Output the following data exactly.

[Collected data entries]

----------------

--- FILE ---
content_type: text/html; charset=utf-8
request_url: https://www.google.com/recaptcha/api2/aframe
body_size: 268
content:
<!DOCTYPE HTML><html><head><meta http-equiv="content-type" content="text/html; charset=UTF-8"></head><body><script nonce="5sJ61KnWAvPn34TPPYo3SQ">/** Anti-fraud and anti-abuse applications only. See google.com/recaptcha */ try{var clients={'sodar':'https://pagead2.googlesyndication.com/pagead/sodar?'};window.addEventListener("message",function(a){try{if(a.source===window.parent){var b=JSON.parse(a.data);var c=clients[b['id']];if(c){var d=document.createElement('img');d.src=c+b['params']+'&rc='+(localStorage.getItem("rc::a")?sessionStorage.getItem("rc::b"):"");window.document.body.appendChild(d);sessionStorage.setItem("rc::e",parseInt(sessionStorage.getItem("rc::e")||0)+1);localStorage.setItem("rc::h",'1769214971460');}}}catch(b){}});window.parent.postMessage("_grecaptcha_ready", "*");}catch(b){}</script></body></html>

----------------

_SOLVED PROBLEM:_
--- FILE ---
content_type: text/html; charset=utf-8
request_url: https://www.google.com/recaptcha/api2/aframe
body_size: 268
content:
<!DOCTYPE HTML><html><head><meta http-equiv="content-type" content="text/html; charset=UTF-8"></head><body><script nonce="5sJ61KnWAvPn34TPPYo3SQ">/** Anti-fraud and anti-abuse applications only. See google.com/recaptcha */ try{var clients={'sodar':'https://pagead2.googlesyndication.com/pagead/sodar?'};window.addEventListener("message",function(a){try{if(a.source===window.parent){var b=JSON.parse(a.data);var c=clients[b['id']];if(c){var d=document.createElement('img');d.src=c+b['params']+'&rc='+(localStorage.getItem("rc::a")?sessionStorage.getItem("rc::b"):"");window.document.body.appendChild(d);sessionStorage.setItem("rc::e",parseInt(sessionStorage.getItem("rc::e")||0)+1);localStorage.setItem("rc::h",'1769214971460');}}}catch(b){}});window.parent.postMessage("_grecaptcha_ready", "*");}catch(b){}</script></body></html>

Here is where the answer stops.